Great Train Mystery on Webrangers

February 21, 2010

The National Park Service has a great Kid’s page called Webrangers and you get to the fun stuff through the entry gate page by clicking the Enter button. I had fun solving the two train mysteries – click on the New Activity Railroad Connection to learn how to drive the steam engine and blow the whistle – among other things – while earning clues to solve the mystery. The Railroad Connection also has a nice rail/national park connection in the second mystery. I entered the site as a visitor. It looks like you have to sign up to do the other activities. Ah, ha! No – I was given the key. Tom Davies, from the WebRangers website, wrote me to say you can get in to the other WebRangers activities without signing up. From the entry page, just click on the “Just Visit” button and then, on the next page, “Come in and look around.”

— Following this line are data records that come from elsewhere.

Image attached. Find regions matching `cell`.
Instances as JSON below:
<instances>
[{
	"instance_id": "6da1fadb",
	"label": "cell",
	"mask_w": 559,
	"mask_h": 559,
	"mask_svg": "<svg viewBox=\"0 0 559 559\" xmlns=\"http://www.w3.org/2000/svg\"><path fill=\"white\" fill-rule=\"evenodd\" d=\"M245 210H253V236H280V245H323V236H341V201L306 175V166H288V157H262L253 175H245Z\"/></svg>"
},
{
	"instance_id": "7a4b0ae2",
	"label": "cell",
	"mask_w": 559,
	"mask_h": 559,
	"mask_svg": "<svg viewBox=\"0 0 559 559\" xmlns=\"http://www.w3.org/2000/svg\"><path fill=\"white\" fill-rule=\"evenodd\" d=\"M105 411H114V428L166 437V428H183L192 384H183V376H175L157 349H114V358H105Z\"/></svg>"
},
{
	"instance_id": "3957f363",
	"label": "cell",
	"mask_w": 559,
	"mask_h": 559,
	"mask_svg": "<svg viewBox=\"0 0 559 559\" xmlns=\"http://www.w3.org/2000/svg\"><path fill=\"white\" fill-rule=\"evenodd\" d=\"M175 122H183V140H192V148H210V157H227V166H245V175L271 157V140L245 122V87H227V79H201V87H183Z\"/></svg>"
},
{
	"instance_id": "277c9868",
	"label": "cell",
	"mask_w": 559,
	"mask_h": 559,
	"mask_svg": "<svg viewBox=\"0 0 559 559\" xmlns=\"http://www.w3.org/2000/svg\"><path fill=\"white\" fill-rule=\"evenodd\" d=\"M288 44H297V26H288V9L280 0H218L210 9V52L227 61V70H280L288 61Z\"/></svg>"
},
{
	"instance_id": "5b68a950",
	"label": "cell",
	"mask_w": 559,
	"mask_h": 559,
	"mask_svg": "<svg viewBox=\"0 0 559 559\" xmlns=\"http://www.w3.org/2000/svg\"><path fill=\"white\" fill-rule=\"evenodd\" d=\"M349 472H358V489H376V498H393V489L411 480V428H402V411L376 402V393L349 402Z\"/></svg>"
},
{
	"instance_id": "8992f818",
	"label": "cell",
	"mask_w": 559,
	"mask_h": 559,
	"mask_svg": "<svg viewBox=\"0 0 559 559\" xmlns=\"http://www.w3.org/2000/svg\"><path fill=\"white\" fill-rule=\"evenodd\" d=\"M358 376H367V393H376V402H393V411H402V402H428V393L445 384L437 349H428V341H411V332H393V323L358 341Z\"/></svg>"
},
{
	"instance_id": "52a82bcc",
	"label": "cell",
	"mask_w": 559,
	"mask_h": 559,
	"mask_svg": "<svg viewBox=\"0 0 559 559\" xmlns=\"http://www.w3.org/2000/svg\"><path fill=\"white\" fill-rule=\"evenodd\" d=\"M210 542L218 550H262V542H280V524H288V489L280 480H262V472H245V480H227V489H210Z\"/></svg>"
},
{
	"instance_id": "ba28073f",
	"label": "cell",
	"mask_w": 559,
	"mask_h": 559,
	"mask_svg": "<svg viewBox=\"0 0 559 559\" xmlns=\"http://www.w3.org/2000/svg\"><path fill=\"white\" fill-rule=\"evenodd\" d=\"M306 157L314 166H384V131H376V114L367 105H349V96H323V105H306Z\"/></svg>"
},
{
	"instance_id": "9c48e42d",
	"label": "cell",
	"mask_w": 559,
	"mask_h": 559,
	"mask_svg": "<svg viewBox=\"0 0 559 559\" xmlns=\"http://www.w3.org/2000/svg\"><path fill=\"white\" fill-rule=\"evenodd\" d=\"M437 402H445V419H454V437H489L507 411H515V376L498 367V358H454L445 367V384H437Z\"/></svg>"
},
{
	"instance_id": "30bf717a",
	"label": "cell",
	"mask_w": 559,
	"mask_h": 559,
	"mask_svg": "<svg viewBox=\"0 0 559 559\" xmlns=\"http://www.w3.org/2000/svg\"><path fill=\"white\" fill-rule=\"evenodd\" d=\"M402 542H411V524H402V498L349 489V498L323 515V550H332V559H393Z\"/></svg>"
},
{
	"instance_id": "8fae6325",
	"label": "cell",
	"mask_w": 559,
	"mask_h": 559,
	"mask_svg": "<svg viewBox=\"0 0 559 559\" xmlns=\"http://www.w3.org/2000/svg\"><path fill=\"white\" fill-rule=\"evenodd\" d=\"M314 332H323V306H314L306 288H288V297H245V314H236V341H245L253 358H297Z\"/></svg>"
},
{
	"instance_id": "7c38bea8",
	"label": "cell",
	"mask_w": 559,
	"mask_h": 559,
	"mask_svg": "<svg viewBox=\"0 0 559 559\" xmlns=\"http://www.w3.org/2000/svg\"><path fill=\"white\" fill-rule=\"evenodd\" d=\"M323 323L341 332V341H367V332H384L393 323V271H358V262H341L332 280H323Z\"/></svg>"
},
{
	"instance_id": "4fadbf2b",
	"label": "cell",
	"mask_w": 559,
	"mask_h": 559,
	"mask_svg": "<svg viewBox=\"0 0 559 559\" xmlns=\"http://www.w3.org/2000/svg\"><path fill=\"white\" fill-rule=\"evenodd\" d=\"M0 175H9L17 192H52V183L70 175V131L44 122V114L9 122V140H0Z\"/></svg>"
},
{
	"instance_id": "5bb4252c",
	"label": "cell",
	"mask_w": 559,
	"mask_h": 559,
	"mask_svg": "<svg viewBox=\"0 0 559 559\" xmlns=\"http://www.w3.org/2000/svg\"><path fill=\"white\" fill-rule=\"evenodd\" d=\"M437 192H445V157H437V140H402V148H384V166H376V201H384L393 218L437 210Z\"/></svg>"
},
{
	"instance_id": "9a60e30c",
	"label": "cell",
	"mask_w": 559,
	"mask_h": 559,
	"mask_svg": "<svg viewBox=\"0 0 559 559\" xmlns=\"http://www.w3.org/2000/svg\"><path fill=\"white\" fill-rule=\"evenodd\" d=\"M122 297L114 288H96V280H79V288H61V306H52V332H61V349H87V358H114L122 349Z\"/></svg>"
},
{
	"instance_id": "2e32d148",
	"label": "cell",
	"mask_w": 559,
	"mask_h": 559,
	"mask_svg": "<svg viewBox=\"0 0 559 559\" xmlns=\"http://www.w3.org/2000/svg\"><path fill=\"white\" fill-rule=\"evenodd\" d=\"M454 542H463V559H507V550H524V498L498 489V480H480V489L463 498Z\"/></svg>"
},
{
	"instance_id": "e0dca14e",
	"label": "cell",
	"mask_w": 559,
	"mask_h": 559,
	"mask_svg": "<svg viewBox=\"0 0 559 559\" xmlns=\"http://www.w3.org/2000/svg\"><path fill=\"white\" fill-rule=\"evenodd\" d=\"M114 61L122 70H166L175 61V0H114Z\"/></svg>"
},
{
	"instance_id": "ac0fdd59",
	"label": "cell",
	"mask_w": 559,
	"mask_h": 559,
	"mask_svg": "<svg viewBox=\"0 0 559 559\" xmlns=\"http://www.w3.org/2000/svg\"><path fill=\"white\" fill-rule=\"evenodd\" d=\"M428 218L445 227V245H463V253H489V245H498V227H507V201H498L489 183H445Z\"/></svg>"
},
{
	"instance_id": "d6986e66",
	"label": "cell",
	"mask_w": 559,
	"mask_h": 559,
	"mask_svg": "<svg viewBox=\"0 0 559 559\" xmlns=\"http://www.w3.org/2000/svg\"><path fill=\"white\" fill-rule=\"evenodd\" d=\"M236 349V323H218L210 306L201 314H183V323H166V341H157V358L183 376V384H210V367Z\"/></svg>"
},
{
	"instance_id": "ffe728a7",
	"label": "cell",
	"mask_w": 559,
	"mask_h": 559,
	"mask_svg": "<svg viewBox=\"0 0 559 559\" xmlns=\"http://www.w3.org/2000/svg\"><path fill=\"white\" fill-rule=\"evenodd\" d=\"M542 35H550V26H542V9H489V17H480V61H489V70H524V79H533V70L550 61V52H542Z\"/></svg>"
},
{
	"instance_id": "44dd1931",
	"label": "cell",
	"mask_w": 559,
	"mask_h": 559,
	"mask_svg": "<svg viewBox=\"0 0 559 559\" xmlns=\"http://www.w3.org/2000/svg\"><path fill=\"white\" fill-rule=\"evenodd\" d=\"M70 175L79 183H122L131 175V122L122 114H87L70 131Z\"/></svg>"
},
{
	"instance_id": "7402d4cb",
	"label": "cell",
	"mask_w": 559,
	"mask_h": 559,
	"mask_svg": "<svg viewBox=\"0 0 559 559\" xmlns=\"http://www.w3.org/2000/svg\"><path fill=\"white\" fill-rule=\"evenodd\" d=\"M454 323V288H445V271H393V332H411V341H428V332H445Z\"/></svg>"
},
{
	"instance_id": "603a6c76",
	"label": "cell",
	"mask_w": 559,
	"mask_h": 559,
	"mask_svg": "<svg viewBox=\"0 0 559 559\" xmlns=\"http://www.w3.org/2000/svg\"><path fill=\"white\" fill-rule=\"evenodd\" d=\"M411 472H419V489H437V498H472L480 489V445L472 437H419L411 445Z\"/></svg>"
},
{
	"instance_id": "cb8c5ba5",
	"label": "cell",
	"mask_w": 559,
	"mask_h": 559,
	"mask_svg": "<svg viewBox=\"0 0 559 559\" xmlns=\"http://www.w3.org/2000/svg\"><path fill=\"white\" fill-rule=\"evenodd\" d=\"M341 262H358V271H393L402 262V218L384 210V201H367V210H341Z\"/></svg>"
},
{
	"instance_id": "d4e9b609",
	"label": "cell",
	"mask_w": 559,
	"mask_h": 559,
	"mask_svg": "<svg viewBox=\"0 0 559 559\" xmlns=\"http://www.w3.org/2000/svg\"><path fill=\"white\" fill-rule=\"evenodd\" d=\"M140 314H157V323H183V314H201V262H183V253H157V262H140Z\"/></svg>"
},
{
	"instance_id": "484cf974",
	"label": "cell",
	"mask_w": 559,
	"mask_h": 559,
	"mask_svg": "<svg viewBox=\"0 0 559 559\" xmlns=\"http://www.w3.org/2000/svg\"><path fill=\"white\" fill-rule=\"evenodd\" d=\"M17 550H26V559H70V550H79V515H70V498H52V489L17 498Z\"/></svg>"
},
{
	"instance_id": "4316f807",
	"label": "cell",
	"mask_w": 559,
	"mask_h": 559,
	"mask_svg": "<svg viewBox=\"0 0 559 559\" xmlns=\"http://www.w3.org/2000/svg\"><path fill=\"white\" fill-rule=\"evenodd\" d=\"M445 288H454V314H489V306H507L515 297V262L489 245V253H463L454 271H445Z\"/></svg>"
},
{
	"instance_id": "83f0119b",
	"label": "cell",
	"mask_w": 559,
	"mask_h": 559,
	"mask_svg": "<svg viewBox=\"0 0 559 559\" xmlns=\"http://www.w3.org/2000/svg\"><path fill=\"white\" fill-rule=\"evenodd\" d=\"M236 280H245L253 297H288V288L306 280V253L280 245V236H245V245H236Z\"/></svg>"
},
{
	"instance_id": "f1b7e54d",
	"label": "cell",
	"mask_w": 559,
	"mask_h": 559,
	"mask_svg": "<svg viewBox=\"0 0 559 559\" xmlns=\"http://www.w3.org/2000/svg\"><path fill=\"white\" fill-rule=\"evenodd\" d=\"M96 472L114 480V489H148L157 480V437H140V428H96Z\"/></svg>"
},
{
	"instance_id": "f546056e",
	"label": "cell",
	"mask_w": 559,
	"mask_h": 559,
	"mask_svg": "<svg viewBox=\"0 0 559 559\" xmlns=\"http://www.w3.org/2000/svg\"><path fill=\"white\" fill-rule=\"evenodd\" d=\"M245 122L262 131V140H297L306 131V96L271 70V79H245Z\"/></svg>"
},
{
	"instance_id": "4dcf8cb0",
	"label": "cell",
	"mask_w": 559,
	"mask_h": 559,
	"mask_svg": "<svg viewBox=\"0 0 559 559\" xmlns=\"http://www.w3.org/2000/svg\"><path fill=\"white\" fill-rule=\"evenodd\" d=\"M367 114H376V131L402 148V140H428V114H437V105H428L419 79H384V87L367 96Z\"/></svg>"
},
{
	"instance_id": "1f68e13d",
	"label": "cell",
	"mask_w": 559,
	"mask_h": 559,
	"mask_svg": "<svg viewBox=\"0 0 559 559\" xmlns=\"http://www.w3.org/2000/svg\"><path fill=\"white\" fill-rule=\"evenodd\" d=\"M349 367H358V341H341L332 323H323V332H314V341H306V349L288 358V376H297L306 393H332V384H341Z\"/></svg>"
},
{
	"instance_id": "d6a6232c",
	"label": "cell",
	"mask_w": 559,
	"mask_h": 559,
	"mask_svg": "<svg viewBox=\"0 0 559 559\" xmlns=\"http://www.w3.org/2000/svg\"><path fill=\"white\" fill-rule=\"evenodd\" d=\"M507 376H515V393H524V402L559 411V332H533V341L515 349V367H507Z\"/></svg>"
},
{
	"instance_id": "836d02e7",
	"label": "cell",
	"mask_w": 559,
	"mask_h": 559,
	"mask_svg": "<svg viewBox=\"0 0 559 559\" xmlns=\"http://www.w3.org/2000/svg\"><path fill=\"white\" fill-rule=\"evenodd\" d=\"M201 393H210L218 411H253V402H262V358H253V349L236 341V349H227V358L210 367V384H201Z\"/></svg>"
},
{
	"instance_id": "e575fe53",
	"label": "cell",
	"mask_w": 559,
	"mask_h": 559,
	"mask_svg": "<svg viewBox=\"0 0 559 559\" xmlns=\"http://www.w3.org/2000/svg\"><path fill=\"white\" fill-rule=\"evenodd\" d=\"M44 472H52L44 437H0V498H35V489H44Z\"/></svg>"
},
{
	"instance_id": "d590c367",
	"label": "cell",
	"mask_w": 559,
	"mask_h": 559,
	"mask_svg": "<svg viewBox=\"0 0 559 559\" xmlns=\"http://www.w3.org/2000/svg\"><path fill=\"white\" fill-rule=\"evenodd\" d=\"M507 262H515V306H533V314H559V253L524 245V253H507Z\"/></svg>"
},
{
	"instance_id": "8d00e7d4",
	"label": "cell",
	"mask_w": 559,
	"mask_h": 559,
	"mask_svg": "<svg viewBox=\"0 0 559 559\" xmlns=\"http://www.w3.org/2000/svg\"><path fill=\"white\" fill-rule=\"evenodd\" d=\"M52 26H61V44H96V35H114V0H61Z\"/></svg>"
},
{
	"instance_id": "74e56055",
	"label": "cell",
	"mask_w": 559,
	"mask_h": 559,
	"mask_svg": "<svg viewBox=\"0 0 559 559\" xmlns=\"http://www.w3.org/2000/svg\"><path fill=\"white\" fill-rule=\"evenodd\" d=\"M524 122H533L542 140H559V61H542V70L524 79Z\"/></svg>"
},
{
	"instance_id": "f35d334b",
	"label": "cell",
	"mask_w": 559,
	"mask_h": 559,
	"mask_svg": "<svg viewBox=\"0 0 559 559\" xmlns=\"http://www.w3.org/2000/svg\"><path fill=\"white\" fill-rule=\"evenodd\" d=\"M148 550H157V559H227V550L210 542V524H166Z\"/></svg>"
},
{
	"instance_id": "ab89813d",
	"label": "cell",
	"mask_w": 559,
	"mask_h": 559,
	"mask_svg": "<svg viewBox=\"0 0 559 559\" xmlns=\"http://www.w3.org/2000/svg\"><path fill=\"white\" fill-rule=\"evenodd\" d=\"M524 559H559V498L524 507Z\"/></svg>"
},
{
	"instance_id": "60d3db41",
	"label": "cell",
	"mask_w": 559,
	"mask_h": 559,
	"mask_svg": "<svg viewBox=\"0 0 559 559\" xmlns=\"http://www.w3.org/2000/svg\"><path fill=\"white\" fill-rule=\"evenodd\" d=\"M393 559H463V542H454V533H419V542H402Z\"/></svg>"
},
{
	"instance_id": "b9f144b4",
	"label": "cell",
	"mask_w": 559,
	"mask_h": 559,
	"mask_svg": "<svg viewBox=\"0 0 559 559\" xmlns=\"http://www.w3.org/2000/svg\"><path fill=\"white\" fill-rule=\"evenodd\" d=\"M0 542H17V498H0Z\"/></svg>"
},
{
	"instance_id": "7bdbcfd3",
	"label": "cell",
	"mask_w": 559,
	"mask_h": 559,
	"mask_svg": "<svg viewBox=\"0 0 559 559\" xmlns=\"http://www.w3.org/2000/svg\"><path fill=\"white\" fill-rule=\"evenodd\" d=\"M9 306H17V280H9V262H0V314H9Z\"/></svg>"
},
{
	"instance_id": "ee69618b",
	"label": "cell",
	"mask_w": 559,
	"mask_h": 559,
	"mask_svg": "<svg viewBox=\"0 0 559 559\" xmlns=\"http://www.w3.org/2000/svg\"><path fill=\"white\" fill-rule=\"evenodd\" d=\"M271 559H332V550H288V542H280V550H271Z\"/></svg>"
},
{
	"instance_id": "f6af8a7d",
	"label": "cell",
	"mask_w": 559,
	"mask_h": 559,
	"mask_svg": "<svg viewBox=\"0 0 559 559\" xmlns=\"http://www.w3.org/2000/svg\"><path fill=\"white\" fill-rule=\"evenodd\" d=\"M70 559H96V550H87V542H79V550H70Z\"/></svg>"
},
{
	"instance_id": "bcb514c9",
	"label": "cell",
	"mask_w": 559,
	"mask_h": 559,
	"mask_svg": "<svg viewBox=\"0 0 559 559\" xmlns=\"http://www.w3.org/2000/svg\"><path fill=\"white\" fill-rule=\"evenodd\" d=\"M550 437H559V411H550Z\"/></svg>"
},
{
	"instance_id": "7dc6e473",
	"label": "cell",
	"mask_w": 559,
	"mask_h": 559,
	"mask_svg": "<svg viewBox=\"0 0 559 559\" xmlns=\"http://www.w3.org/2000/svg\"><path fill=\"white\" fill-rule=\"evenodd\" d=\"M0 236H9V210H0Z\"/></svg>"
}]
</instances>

More than 108,000 people have signed up to become WebRangers and he knows that many of them are not kids! You can read his note by clicking on the 1 comment at the end of this entry or by clicking on the title to get to its own page where the comment will be at the end. 🙂

You can find more of my notes at 🙂

Vancouver Washington Railway Station

May 23, 2009

The illustration of Grandpa Ron and Austin watching big trains in my book Grandpa, Do It! I Do It, Too! is from a photo I took at the Vancouver Washington Railway Station while we watched trains ( called rail fanning ) after Austin woke up from his nap on his 3rd Birthday Party Day. The Vancouver station is special because it is on a “wye” so it has two front doors – one on the northwest side for North-South traffic and one on the southeast for traffic turning East. There are two major Amtrak trains that stop daily each way here: The Empire Builder and The Coast Starlight, and then there are also eight Amtrak Cascades. Here is an interesting article from 2002 about the renovation plans for the station. It is fun to see how it compares to what is happening now (2 more Cascades are going through it!)

There is also a lot of BNSF, Union Pacific and Portland & Western Railroad freight traffic coming and going – and local sorting in the yard, so Grandpa Ron and Austin had lots of trains to watch!